═════ Supplied material ═════

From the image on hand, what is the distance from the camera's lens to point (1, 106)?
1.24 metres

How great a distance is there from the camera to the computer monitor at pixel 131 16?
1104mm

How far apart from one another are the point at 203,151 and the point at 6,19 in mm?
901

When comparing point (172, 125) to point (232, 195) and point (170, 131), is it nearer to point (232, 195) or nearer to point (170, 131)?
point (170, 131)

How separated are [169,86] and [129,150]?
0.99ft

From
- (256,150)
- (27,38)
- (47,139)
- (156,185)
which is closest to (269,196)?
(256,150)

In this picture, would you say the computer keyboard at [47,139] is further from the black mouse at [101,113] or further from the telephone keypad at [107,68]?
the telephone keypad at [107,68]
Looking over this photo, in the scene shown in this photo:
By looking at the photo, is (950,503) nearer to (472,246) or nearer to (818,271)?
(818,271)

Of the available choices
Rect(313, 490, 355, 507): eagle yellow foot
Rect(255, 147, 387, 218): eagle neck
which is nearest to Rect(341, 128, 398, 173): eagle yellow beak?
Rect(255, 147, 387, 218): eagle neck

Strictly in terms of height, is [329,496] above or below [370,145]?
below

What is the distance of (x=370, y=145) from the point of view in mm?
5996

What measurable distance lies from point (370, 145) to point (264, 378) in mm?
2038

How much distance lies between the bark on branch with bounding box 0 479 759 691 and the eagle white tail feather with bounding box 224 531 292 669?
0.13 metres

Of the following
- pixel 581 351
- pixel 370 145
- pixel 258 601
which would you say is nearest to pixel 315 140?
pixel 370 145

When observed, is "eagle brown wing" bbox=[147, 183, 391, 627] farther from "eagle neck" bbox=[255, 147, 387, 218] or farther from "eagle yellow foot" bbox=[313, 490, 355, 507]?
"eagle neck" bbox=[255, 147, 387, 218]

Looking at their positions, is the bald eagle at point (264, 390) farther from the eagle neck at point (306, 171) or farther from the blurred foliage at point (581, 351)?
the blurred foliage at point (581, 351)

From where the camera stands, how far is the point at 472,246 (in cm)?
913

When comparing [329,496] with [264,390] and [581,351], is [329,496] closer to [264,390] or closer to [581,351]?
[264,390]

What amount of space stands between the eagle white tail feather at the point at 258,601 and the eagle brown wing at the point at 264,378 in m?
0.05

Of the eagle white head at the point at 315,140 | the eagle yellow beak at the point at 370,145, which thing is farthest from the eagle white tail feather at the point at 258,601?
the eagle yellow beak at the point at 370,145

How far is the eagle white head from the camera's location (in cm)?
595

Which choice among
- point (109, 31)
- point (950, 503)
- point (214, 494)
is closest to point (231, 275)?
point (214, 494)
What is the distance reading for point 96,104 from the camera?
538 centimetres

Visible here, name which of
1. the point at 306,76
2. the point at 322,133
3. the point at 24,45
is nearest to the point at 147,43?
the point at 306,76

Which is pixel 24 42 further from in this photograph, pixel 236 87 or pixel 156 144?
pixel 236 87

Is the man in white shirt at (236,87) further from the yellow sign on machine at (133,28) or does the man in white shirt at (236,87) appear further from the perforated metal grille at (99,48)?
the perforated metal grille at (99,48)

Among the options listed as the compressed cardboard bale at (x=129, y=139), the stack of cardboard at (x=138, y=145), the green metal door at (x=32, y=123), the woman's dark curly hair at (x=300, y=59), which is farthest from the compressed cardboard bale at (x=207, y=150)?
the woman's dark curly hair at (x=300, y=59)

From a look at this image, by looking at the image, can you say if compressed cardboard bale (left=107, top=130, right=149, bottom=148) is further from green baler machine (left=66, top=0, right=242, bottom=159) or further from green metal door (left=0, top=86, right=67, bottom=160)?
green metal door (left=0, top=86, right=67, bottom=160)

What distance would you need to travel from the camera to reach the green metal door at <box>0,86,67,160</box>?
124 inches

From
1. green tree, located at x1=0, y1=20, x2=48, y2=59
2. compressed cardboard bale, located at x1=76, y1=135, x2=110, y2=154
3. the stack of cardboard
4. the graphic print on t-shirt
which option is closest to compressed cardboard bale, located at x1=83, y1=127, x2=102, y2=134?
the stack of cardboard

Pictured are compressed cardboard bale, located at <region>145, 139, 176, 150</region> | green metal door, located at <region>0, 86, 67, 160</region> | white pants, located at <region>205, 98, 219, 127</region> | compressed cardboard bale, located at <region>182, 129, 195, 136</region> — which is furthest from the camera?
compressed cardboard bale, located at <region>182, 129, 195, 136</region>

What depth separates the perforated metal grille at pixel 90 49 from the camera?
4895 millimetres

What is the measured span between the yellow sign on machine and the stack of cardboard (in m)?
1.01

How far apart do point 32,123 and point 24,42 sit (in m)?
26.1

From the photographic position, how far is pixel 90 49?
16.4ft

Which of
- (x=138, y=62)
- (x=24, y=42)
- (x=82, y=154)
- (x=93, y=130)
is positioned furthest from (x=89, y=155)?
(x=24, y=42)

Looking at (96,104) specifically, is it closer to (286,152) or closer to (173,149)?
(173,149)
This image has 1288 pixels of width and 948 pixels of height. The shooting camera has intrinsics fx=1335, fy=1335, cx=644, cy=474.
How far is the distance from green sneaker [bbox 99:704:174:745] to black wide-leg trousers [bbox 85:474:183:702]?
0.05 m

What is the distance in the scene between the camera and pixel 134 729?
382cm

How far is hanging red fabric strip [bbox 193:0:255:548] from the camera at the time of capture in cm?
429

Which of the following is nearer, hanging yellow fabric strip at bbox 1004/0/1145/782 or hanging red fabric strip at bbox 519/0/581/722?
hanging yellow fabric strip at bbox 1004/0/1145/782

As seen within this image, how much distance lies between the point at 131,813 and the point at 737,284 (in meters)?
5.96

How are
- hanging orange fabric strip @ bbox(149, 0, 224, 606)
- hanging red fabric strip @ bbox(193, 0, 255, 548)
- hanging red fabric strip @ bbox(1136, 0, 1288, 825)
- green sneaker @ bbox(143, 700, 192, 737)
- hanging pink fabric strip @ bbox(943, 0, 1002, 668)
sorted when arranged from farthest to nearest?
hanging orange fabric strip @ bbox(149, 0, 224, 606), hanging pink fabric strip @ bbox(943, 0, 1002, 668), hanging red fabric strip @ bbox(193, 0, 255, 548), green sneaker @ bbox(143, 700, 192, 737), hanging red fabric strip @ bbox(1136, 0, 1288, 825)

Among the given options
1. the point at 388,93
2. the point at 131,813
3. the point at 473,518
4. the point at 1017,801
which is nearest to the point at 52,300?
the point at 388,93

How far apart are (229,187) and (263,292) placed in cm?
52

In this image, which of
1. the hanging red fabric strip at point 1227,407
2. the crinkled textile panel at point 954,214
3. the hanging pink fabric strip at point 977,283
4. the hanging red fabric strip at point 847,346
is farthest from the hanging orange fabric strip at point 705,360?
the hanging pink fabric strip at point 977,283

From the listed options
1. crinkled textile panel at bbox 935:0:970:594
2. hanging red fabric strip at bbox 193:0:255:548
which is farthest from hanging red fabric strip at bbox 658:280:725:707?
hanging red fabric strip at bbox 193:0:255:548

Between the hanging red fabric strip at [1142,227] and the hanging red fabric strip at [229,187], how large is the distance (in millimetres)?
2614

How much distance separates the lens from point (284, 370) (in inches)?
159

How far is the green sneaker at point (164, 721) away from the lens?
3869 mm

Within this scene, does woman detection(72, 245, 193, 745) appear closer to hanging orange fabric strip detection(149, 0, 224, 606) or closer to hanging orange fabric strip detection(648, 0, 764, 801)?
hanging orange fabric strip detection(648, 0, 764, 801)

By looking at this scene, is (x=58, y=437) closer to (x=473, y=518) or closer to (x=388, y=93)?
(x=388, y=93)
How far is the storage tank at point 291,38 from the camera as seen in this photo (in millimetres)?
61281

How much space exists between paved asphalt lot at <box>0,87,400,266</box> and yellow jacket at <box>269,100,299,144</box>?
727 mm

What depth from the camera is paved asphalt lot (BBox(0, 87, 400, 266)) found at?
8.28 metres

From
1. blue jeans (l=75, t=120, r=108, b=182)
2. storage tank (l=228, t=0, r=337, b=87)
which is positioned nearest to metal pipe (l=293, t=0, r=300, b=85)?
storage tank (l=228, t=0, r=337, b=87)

═════

**Requirements**
Quote the data word for word, starting with the line that contains "By looking at this" and going on through the end of the data.

**Solution for this problem**
By looking at this scene, is (x=58, y=437) closer to (x=473, y=518) or closer to (x=388, y=93)?
(x=388, y=93)
How far is the storage tank at point 291,38 from the camera as seen in this photo (in millimetres)?
61281

How much space exists between paved asphalt lot at <box>0,87,400,266</box> and yellow jacket at <box>269,100,299,144</box>?
727 mm

What depth from the camera is paved asphalt lot (BBox(0, 87, 400, 266)) found at?
8.28 metres

From
1. blue jeans (l=75, t=120, r=108, b=182)
2. storage tank (l=228, t=0, r=337, b=87)
which is positioned nearest to metal pipe (l=293, t=0, r=300, b=85)?
storage tank (l=228, t=0, r=337, b=87)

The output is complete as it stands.